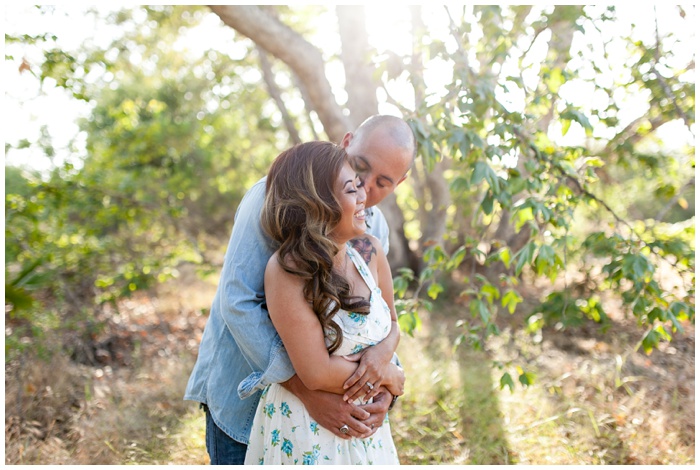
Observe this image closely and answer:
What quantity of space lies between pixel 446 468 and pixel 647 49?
Answer: 320 centimetres

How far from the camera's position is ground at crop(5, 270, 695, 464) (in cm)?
342

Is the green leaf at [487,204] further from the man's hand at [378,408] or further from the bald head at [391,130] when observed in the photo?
the man's hand at [378,408]

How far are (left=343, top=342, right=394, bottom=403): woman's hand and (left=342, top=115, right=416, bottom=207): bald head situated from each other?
608mm

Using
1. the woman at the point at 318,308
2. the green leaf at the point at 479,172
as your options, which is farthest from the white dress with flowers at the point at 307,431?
the green leaf at the point at 479,172

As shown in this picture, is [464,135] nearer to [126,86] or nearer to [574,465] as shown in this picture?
[574,465]

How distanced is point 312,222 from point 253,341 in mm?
410

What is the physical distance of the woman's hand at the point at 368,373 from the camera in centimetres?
181

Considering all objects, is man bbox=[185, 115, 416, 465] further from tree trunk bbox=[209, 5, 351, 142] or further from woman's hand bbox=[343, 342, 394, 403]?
tree trunk bbox=[209, 5, 351, 142]

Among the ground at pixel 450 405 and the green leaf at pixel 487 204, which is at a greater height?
the green leaf at pixel 487 204

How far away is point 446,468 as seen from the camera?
128 inches

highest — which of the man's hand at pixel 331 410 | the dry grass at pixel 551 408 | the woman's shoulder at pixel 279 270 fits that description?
the woman's shoulder at pixel 279 270

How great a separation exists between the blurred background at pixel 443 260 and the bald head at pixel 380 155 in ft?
2.13

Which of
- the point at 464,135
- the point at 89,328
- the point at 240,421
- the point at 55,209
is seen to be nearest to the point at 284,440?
the point at 240,421

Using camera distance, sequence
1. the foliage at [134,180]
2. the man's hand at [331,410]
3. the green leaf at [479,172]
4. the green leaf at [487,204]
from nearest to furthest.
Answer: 1. the man's hand at [331,410]
2. the green leaf at [479,172]
3. the green leaf at [487,204]
4. the foliage at [134,180]
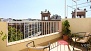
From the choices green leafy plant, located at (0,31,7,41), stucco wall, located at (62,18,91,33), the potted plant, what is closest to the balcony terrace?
stucco wall, located at (62,18,91,33)

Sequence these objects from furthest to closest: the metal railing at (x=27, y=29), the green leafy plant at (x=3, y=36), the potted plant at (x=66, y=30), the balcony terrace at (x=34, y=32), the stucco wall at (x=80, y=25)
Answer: the potted plant at (x=66, y=30), the stucco wall at (x=80, y=25), the metal railing at (x=27, y=29), the balcony terrace at (x=34, y=32), the green leafy plant at (x=3, y=36)

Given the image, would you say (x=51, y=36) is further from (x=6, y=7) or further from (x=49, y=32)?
(x=6, y=7)

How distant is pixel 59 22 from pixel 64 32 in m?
0.69

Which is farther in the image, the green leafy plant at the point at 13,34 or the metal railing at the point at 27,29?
the metal railing at the point at 27,29

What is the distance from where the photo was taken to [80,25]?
7789 millimetres

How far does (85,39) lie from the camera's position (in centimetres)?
615

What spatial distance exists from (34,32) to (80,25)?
10.6ft

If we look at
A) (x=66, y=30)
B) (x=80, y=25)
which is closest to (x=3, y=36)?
(x=66, y=30)

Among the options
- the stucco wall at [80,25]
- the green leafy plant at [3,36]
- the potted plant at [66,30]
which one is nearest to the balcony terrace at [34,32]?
the stucco wall at [80,25]

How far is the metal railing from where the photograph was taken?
480 centimetres

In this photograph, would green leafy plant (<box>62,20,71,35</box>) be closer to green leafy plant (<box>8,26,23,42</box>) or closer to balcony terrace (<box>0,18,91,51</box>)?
balcony terrace (<box>0,18,91,51</box>)

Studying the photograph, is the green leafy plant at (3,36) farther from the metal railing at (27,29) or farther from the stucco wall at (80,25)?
the stucco wall at (80,25)

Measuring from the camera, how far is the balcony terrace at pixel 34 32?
14.6ft

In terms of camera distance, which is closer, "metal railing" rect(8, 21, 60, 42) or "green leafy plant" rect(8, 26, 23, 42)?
"green leafy plant" rect(8, 26, 23, 42)
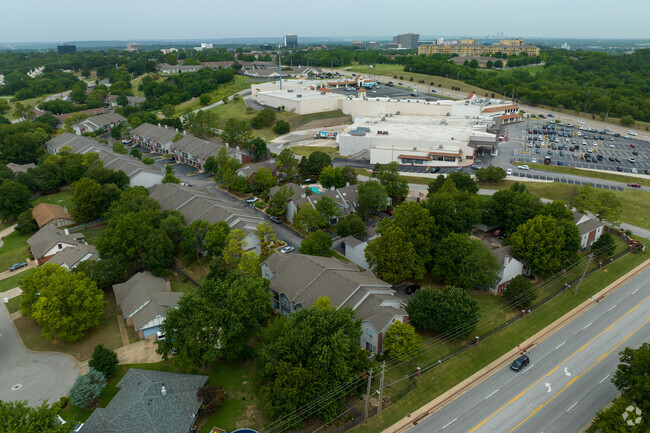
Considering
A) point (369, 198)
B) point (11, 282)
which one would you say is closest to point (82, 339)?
point (11, 282)

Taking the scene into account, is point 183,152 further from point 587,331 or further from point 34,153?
point 587,331

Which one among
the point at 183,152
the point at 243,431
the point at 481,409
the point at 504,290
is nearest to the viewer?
the point at 243,431

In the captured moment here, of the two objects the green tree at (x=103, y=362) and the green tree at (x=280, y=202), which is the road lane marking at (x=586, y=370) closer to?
the green tree at (x=103, y=362)

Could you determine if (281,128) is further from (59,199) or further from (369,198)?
(369,198)

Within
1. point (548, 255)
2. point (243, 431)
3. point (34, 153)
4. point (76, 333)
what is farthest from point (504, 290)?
point (34, 153)

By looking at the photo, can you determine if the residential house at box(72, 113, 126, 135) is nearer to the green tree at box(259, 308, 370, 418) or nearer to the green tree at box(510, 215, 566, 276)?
the green tree at box(259, 308, 370, 418)

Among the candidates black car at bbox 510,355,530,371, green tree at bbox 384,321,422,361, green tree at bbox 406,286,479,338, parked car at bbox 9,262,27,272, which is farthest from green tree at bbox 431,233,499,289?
parked car at bbox 9,262,27,272
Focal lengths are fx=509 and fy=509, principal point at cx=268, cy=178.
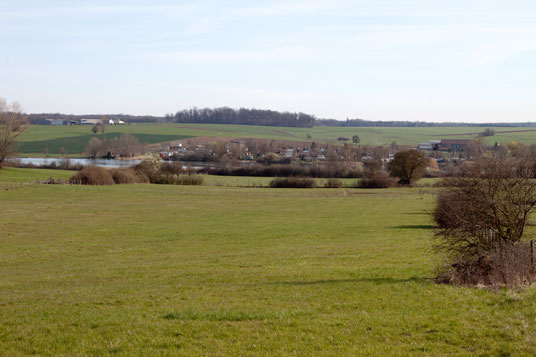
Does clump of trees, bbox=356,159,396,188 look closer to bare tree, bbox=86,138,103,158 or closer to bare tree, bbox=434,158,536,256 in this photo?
bare tree, bbox=434,158,536,256

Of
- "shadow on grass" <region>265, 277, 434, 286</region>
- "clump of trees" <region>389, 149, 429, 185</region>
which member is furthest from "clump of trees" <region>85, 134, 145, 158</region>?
"shadow on grass" <region>265, 277, 434, 286</region>

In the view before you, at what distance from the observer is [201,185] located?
288ft

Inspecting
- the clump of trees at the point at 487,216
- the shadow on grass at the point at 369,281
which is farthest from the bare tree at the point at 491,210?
the shadow on grass at the point at 369,281

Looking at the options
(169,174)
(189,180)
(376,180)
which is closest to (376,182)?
(376,180)

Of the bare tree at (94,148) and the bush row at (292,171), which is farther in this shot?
the bare tree at (94,148)

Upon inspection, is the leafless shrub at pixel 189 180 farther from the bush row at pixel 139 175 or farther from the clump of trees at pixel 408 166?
the clump of trees at pixel 408 166

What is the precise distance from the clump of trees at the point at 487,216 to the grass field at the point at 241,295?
4.03 ft

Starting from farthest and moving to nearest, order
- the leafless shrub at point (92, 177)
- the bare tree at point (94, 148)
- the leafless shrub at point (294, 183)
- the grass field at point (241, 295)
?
the bare tree at point (94, 148), the leafless shrub at point (294, 183), the leafless shrub at point (92, 177), the grass field at point (241, 295)

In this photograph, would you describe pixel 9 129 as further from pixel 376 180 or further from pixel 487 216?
pixel 487 216

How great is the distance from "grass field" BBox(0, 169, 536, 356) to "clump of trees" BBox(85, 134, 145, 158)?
109 m

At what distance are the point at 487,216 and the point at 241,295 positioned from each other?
7.45 meters

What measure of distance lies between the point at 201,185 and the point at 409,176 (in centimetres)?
3848

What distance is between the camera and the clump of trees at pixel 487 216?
13977 mm

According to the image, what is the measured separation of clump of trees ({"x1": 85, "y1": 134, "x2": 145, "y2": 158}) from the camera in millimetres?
144375
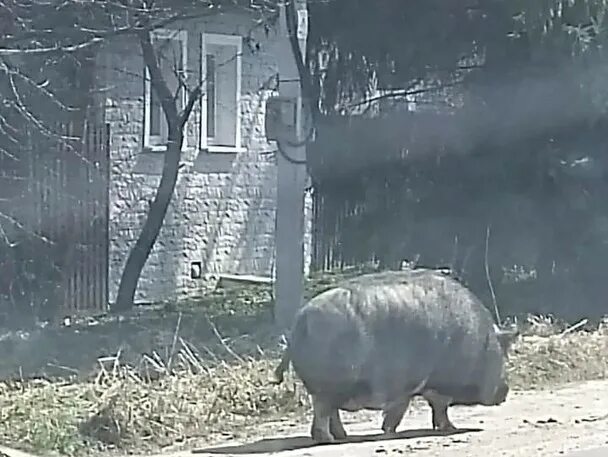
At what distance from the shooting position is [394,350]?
9805mm

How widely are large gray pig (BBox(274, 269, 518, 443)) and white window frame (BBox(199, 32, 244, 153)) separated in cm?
896

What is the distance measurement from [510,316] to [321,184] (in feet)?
9.22

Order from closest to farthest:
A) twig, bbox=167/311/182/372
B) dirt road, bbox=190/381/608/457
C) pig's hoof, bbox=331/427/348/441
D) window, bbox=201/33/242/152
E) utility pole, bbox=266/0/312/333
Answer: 1. dirt road, bbox=190/381/608/457
2. pig's hoof, bbox=331/427/348/441
3. twig, bbox=167/311/182/372
4. utility pole, bbox=266/0/312/333
5. window, bbox=201/33/242/152

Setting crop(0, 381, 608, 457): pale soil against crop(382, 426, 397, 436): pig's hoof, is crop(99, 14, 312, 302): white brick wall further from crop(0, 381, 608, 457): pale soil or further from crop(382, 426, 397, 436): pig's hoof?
crop(382, 426, 397, 436): pig's hoof

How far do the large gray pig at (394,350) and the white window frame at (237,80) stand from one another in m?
8.96

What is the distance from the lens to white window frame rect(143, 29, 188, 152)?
57.5ft

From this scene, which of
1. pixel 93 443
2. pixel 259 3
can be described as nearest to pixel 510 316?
pixel 259 3

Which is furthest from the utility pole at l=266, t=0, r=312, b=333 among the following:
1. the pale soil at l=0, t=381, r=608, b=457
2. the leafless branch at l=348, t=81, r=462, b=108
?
the pale soil at l=0, t=381, r=608, b=457

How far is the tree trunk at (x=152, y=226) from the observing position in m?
17.7

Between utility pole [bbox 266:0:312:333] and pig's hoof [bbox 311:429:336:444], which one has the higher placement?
utility pole [bbox 266:0:312:333]

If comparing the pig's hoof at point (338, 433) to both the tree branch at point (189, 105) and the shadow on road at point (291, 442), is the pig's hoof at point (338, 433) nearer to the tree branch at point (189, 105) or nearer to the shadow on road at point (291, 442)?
the shadow on road at point (291, 442)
------------------------------
§ **Description of the task**
Which lines above contain the word "region"? Gather every one of them and copy each line out in full.

§ **Task solution**
- "shadow on grass" <region>265, 277, 434, 286</region>
- "clump of trees" <region>389, 149, 429, 185</region>
which member is furthest from "clump of trees" <region>85, 134, 145, 158</region>?
"shadow on grass" <region>265, 277, 434, 286</region>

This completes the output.